Genannte Widersprüche sind diejenigen der Theorie vom ‚Anthropozän‘, der die Autoren konzeptionell anhängen (vgl. S. 57). Sie jedenfalls rütteln mitnichten an „den grundlegenden Gesetzen der Natur“, aus denen „der Mensch [bloße; P.R.K.] Funktionsvermutungen ab[leitet]“ (S. 58). Die hier beklagte „Ausbeutung des Planeten“ durch eine „globalisierte Kultur der Wohlstandsvermehrung“ (S. 57) demonstriert zwar durchaus eine Bemächtigung der Menschen, keinesfalls aber die in besagter Theorie behauptete Art von Herrschaft über Gegebenheiten, dessen Teil die Menschen sind (was für die Persistenz des ‚Holozäns‘ spricht).

In folgender Textstelle bleibt undifferenziert, ob es sich um die Naturgeschichte oder die Zivilisationsgeschichte handelt: „Die geschichtlichen [sic!] Abläufe, die allmählichen Veränderungen von wichtigen Systemparametern können sich spontan und ohne Vorwarnung entladen. Eine winzige, letzte Veränderung gibt dann den Ausschlag […,] [führe zu einer; P.R.K.] irreversible[n] Entwicklung.“ (S. 57)

Derlei unvorhersehbaren Umschläge sind in der Physik als (Quanten)Sprünge oder etwa als evolutionäre Sprünge im Bereich der Biologie bekannt; ähnliches gilt für ‚Mutationen‘. So sollen die ‚sozialen Kipppunkte‘ laut Autoren durch ein Bedenken der „schlechten Ernährung und Überernährung“ (S. 71) erzielt werden. Von Unterernährung oder gar den Ambitionen vieler Menschen, den Wohlstand‘ eines anderen, geringeren Teils der Menschen erreichen zu wollen, ist nirgends die Rede. Auf eine möglichst umfassende Politik in Kooperation, eine, die konzertiert auf die thematisierte Bedrohung mit einem Wissen um die ‚Naturgesetze‘ reagiert, wird dezidiert nicht gesetzt: „Wir können nicht erwarten, dass Energie-, der Agrar- oder der Verkehrssektor sich verändern“ (S. 74). An deren statt sollen Einzelne, und diese beispielgebend für Andere, durch eine Revision und Reversion ihres Verhaltens der Bedrohung, dem Fall in den ‚Abgrund‘ entgegenarbeiten, einen ‚Sprung‘ in der Natursphäre (Meeresspiegelanstieg, ‚Klimaumschlag‘ usw.) vereiteln.

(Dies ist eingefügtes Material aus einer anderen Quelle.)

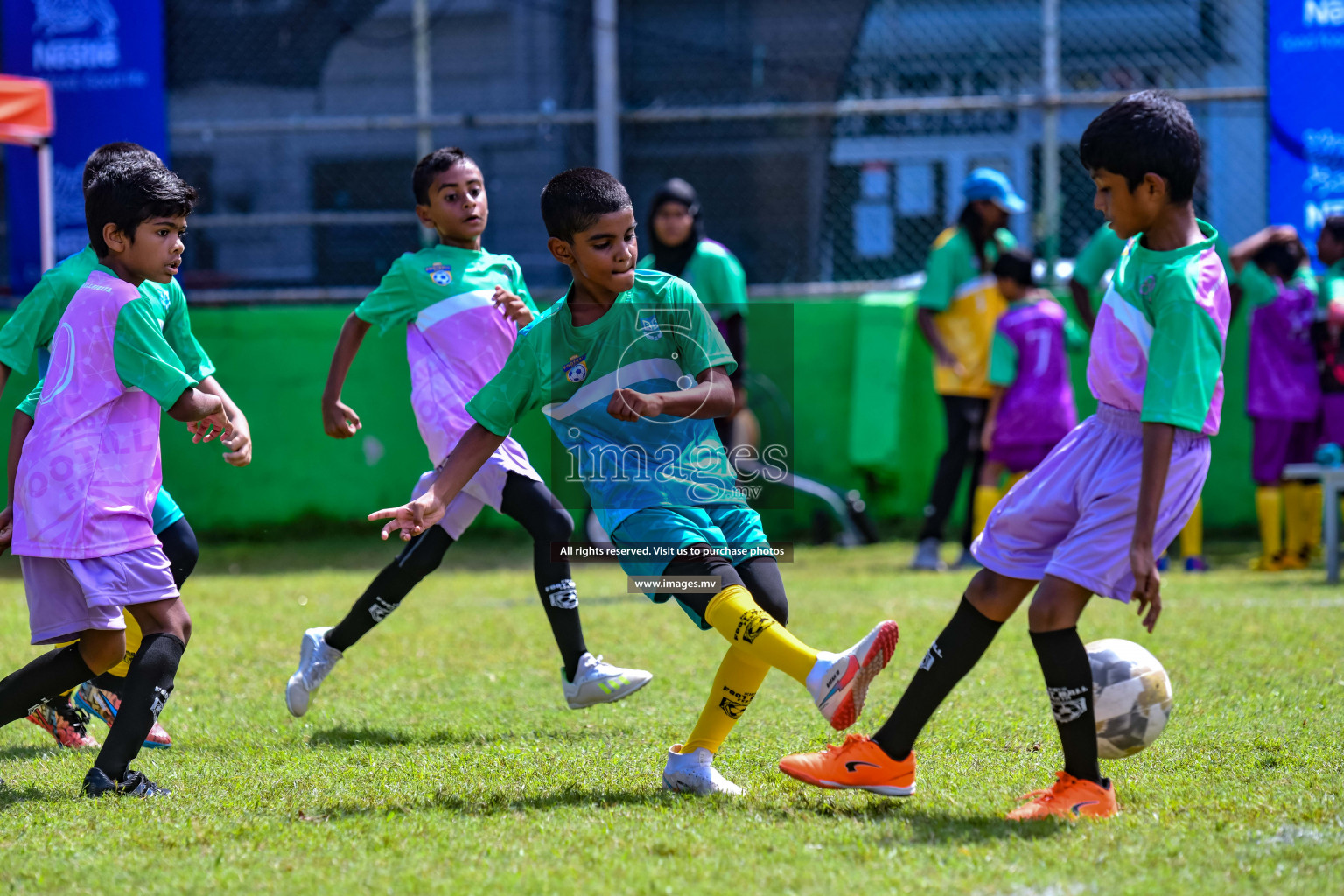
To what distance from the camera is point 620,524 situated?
137 inches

‚Springen‘ und ‚Schritte nach vor oder zurück‘ sind nicht dieselbe Bewegungsart. Der Bildbruch in der Metaphorik einerseits des proponierten Springens, andererseits der Richtungsänderung rührt aus der Kluft, die es trotz allem zwischen der ‚Natur‘ und der ‚Kultur‘ gibt. Die Vorschläge der Autoren machen zur Voraussetzung, als ob es diese Kluft, den Hiatus, nicht gäbe.

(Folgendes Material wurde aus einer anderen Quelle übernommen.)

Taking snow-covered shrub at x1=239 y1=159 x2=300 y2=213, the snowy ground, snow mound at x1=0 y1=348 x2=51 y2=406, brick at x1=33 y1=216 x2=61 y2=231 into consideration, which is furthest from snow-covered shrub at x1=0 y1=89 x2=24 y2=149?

Die hier empfohlenen Verhalten mögen tauglich sein. Auffällig ist aber die weite Unterschreitung effektiven Reparaturpotentials angesichts der Dimension der ökologischen Gefahrenlage; auch zeitlich bleiben die Vorschläge weit zurück: Schon 1972 [!] schrieb der Psychoanalytiker Wolfgang Schmidbauer in ‚Homo consumens‘: „Eine realistische Einschätzung der großen Gefahr, in der wir leben, macht keinen Schritt aus ihr sinnlos. Früher hat mich diese düstere Perspektive entmutigt.“ (W.S.: Homo consumens. Hamburg 1984, S. 23)

Womöglich ist, als Subtext, mit dem gewählten Titel der sprichwörtliche Schatten gemeint, über den die meisten zu springen (noch) nicht für notwendig erachten.